#### Extrait choisi:
= = = = = = =

4. Il ressort des pièces du dossier de première instance que le recteur de l'académie de Bordeaux a produit, le 7 octobre 2015, un mémoire en défense qui a été communiqué le 9 octobre 2015 par le tribunal au conseil de MmeA.... Cette dernière y a répondu par un mémoire enregistré au greffe du tribunal administratif de Pau le 10 février 2016 lui-même versé au contradictoire. Si par une ordonnance du 19 août 2015, la clôture d'instruction avait été fixée au 30 septembre 2015, les communications de ces mémoires devaient être regardées comme une réouverture de l'instruction, laquelle a à nouveau été close par l'envoi de l'avis d'audience trois jours francs avant le 17 février 2016. Il s'ensuit que MmeA..., qui a été mise en mesure de répliquer au mémoire en défense, n'est pas fondée à soutenir que le jugement du tribunal administratif de Pau aurait été rendu au terme d'une procédure irrégulière.

5. Par ailleurs, il appartient au juge administratif de se prononcer sur le bien-fondé des moyens dont il est saisi et, le cas échéant, d'écarter de lui-même, quelle que soit l'argumentation du défendeur, un moyen qui lui paraît infondé, au vu de l'argumentation qu'il incombe au requérant de présenter au soutien de ses prétentions. En statuant ainsi, le juge ne relève pas d'office un moyen qu'il serait tenu de communiquer aux parties en application des dispositions de l'article R. 611-7 du code de justice administrative, et ne statue pas au delà des conclusions dont il est saisi.

6. Il ne ressort pas des motifs du jugement attaqué - qui se fondent, du reste, sur une argumentation similaire à celle exposée, contrairement à ce que l'appelante prétend, dans les décisions contestées du 27 août 2014 et du 14 janvier 2015 et dans le mémoire en défense du recteur de l'académie de Bordeaux auquel elle a eu la possibilité de répliquer - que le tribunal administratif de Pau, à qui il appartenait de faire application des textes et de la jurisprudence en vigueur, et qui se borne à répondre au moyen invoqué par MmeA..., aurait soulevé d'office un moyen dont les parties n'auraient pu discuter et, par suite, entaché son jugement d'irrégularité. Il suit de là que Mme A...n'est pas fondée à soutenir que la procédure suivie devant le tribunal aurait méconnu les dispositions de l'article R. 611-7 du code de justice administrative ou le principe du caractère contradictoire de la procédure, faute d'avoir été invitée à produire ses observations sur les motifs retenus par les premiers juges pour rejeter sa demande.

= = = = = = =

#### Données fournies:
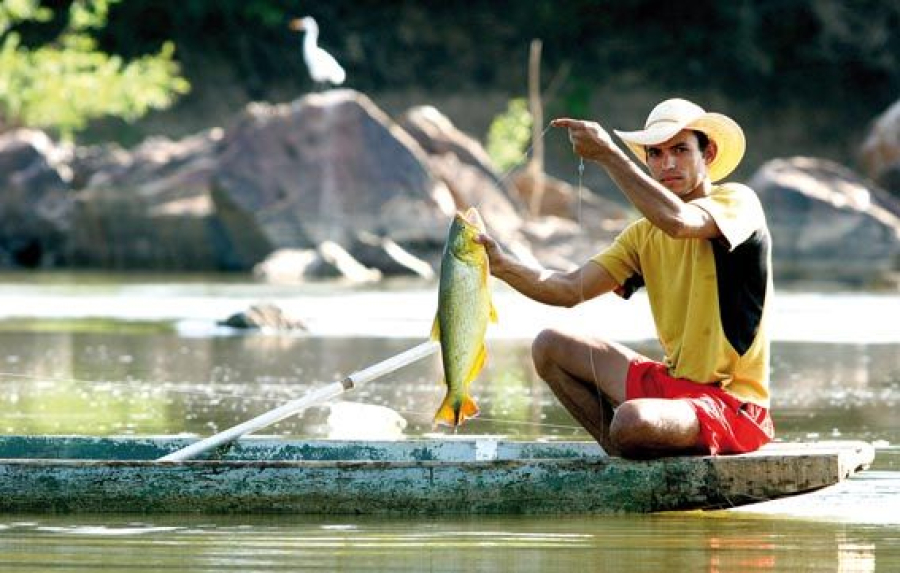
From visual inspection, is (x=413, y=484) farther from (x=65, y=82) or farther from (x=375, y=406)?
(x=65, y=82)

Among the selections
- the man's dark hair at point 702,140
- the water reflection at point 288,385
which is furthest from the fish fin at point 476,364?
the water reflection at point 288,385

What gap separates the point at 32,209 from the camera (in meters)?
34.0

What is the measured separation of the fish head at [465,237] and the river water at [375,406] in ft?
3.17

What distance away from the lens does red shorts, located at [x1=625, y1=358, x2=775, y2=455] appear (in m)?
7.97

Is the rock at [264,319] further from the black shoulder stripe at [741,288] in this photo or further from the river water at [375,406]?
the black shoulder stripe at [741,288]

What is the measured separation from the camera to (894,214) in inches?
1378

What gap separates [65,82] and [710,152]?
3160cm

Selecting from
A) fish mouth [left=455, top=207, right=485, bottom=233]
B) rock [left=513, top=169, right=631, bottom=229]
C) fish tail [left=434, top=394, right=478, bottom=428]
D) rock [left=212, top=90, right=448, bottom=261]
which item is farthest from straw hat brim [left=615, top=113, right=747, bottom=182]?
rock [left=513, top=169, right=631, bottom=229]

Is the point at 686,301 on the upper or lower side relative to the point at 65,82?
lower

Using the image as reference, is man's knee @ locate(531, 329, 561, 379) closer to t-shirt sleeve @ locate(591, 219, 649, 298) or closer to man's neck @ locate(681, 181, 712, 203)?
t-shirt sleeve @ locate(591, 219, 649, 298)

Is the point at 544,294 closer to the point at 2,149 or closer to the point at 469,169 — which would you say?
the point at 469,169

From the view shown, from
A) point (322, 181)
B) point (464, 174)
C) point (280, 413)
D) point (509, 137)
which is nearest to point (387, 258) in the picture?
point (322, 181)

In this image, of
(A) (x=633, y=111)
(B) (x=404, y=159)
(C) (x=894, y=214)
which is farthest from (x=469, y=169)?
(A) (x=633, y=111)

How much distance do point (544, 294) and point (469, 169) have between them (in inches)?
952
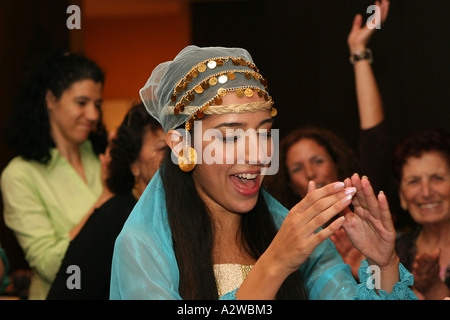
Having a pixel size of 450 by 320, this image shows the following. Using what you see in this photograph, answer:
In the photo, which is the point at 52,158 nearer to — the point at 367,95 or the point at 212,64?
the point at 367,95

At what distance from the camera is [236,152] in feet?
3.87

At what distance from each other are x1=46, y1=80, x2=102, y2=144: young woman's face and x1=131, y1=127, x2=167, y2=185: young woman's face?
494mm

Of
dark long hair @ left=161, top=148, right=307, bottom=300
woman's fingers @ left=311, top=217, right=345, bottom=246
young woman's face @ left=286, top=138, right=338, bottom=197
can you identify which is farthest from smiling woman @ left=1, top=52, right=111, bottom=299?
woman's fingers @ left=311, top=217, right=345, bottom=246

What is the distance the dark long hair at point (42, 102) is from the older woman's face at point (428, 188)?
1.19m

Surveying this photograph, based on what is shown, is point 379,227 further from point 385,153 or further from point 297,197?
point 385,153

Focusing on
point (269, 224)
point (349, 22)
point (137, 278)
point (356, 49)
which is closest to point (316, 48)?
point (349, 22)

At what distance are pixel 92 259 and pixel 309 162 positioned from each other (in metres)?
0.94

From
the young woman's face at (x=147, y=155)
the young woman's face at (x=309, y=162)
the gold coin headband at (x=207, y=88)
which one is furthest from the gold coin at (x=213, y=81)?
the young woman's face at (x=309, y=162)

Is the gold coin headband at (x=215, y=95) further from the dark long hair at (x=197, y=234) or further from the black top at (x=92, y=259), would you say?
the black top at (x=92, y=259)

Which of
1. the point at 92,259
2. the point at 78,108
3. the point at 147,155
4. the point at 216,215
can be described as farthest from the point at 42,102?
the point at 216,215

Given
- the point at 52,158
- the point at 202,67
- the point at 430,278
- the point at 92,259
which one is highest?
the point at 202,67

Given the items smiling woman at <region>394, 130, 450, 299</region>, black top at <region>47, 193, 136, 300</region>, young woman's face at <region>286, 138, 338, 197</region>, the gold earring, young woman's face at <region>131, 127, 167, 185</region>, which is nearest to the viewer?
the gold earring

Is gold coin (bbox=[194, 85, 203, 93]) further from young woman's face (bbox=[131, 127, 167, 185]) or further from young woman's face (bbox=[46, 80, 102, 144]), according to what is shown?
young woman's face (bbox=[46, 80, 102, 144])

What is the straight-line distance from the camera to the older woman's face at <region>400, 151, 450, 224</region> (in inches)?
81.0
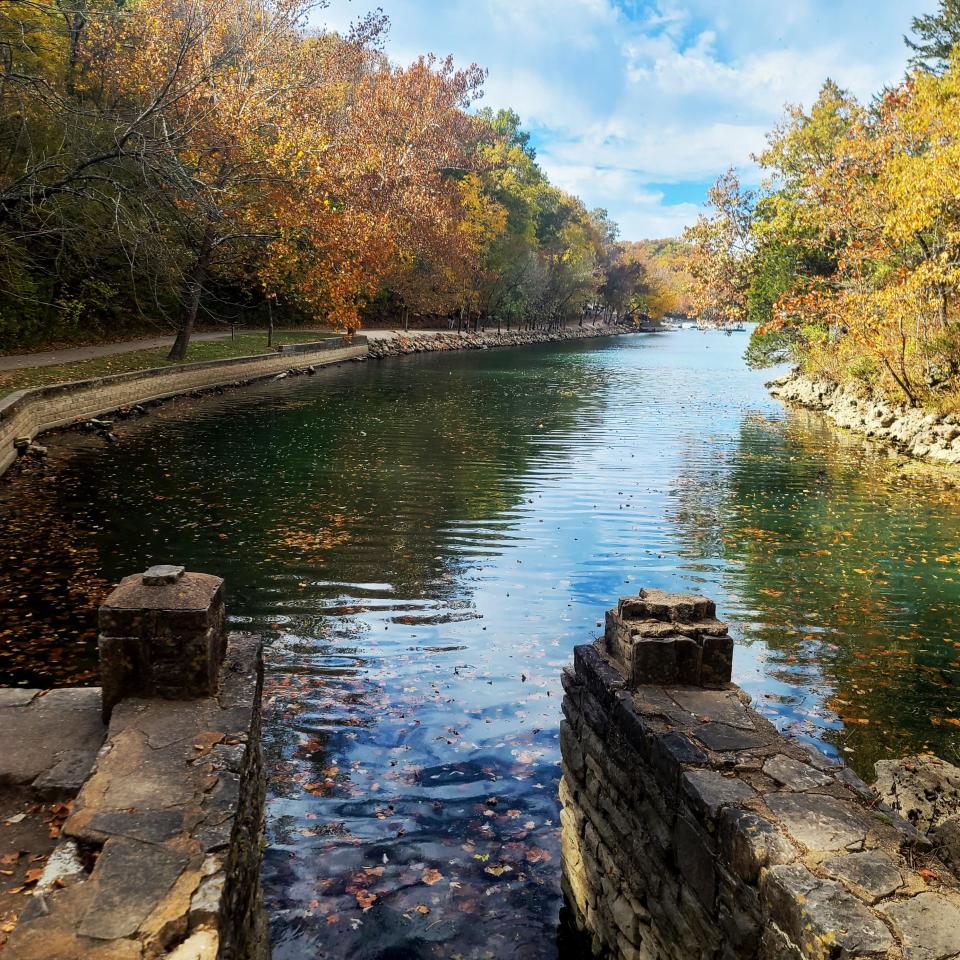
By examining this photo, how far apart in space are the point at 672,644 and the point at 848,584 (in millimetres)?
8629

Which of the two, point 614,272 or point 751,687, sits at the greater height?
point 614,272

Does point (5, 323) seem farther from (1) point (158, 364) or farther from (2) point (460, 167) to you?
(2) point (460, 167)

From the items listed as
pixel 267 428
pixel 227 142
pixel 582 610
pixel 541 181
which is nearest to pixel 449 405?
pixel 267 428

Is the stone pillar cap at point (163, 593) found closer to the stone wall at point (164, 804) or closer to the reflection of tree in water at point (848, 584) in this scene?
the stone wall at point (164, 804)

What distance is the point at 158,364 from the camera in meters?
30.7

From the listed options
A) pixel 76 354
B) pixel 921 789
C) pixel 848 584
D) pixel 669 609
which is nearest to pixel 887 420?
pixel 848 584

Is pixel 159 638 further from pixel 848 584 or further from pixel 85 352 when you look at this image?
pixel 85 352

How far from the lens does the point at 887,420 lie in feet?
90.5

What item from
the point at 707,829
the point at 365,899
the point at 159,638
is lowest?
the point at 365,899

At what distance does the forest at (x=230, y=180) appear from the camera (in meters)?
16.6

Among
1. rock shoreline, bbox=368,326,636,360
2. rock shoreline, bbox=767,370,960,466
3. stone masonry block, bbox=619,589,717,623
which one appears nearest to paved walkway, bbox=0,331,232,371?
rock shoreline, bbox=368,326,636,360

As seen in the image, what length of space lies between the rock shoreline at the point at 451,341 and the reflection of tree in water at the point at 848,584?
1389 inches

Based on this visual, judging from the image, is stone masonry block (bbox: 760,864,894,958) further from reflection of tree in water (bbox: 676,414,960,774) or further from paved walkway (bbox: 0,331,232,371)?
paved walkway (bbox: 0,331,232,371)

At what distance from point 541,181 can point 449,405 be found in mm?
63389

= = = = = = =

#### Consigne écrite 1:
Pour chacune des affirmations suivantes, dites si l'extrait la confirme, par oui ou par non, en citant les mots qui tranchent : (a) le recteur de l'académie de Bordeaux a produit un mémoire en défense le 7 octobre 2015 ; (b) le mémoire en réponse a été enregistré au greffe du tribunal administratif de Bordeaux ; (c) les décisions contestées datent du 27 août 2014 et du 14 janvier 2015.
#### Consigne écrite 2:
Recopiez le passage de l'extrait qui va de « 5. Par ailleurs, il » jusqu'à « il est saisi. » inclus.
Les entrées n'ont aucun rapport avec l'extrait.

#### Réponse complète 1:
(a) Oui : « le recteur de l'académie de Bordeaux a produit, le 7 octobre 2015, un mémoire en défense ».
(b) Non : « enregistré au greffe du tribunal administratif de Pau le 10 février 2016 ».
(c) Oui : « dans les décisions contestées du 27 août 2014 et du 14 janvier 2015 ».

#### Réponse complète 2:
5. Par ailleurs, il appartient au juge administratif de se prononcer sur le bien-fondé des moyens dont il est saisi et, le cas échéant, d'écarter de lui-même, quelle que soit l'argumentation du défendeur, un moyen qui lui paraît infondé, au vu de l'argumentation qu'il incombe au requérant de présenter au soutien de ses prétentions. En statuant ainsi, le juge ne relève pas d'office un moyen qu'il serait tenu de communiquer aux parties en application des dispositions de l'article R. 611-7 du code de justice administrative, et ne statue pas au delà des conclusions dont il est saisi.